人生100年時代が到来するといわれている。寿命は延びる一方、生涯収入は1990年代と比べ減少し、退職金は激減。年金の受給年齢は5年引き上げられ、社会保障費も削られ、金利はほぼゼロ。企業にも国にも頼れない時代、充実した定年後を生きるにはどうすればいいのか。83歳の現役ビジネスマンにして『定年前後の「やってはいけない」 人生100年時代の生き方、働き方』の著者、郡山史郎氏が、定年後の賢い働き方について解説する。
「不本意な人事」でも前向きであれ
前回と前々回では、定年前後にやってはいけないことを具体的な事例を挙げながら紹介してきた。今回は、「幸せな定年後」を過ごすために、「やったほうがいいこと」を紹介する。
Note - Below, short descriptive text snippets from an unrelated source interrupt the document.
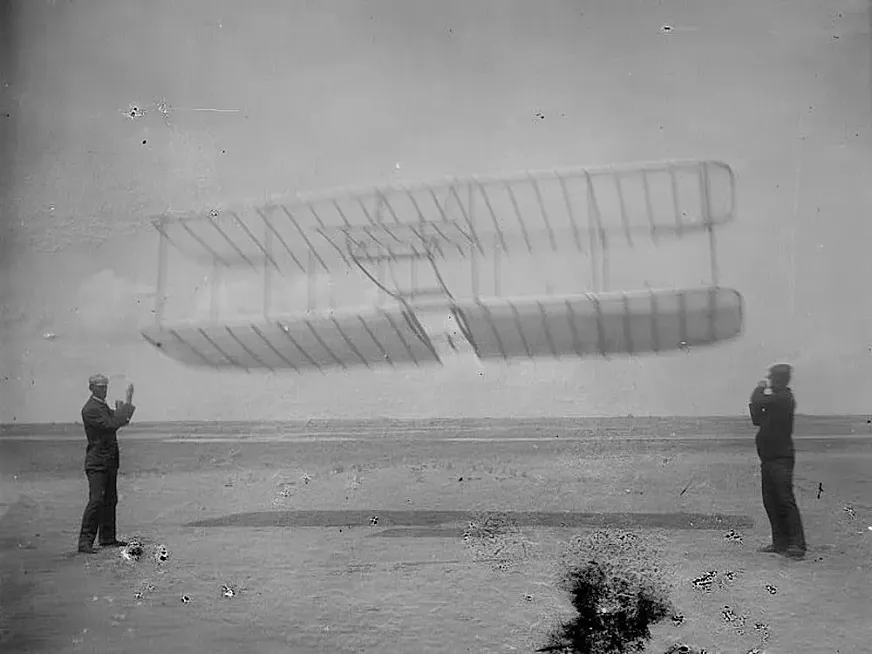 Uno de los primeros vuelos del invento de los hermanos Wright.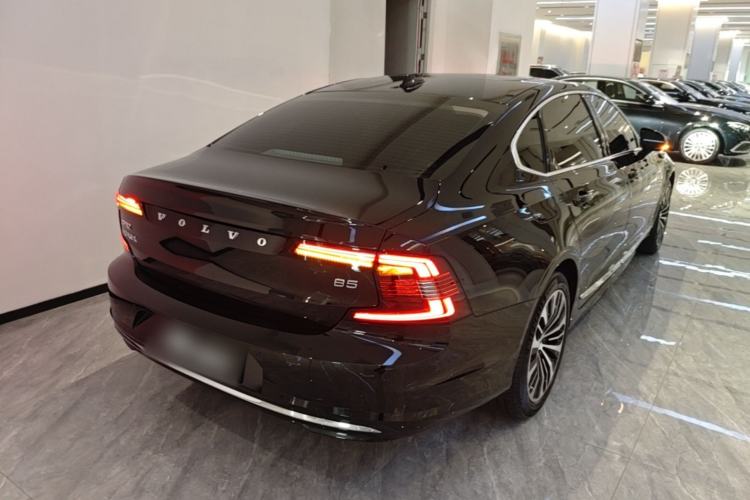 Used Volvo S90 2025 B5 Zhiyi Luxury Edition Rear Right 45 Deg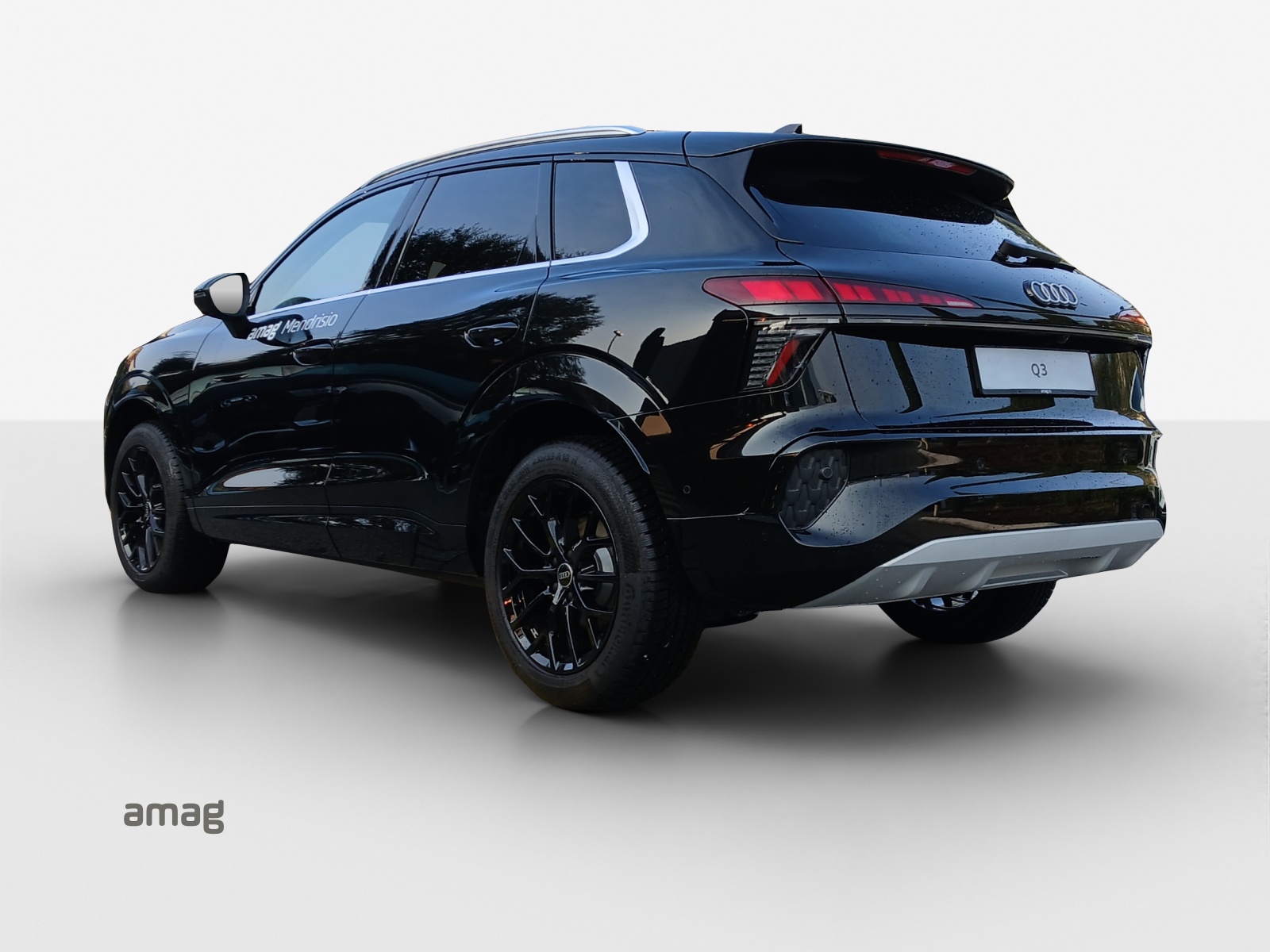 AUDI Q3 SUV 110 kW TFSI S tronic-image-2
まずは会社での働き方について。「意に沿わない異動の内示が出たのですが、転職した方がいいでしょうか」と尋ねてくるビジネスマンは、思いのほか多い。そんなとき、私はいつも「会社の命令に従いなさい」とアドバイスしている。
私自身、異動の指示に背いたことは一度もないし異動の理由を聞いたことさえない。異動には必ず会社側の理由があるのだから、それを問いただしたところで覆るわけもない。また、異動を断りでもしたら、必ずといっていいほど後の昇格・昇給などで痛い目に遭う。
異動は自分の意思とは関係のないところで決まることが多いので、納得できる場合もあれば、できない場合もある。しかし、どんな異動でも受け入れた方がキャリアの幅が広がるし、思いもよらない楽しみがついてくる場合がある。だから、まずは社命に従い、やるだけやってみることが大事だ。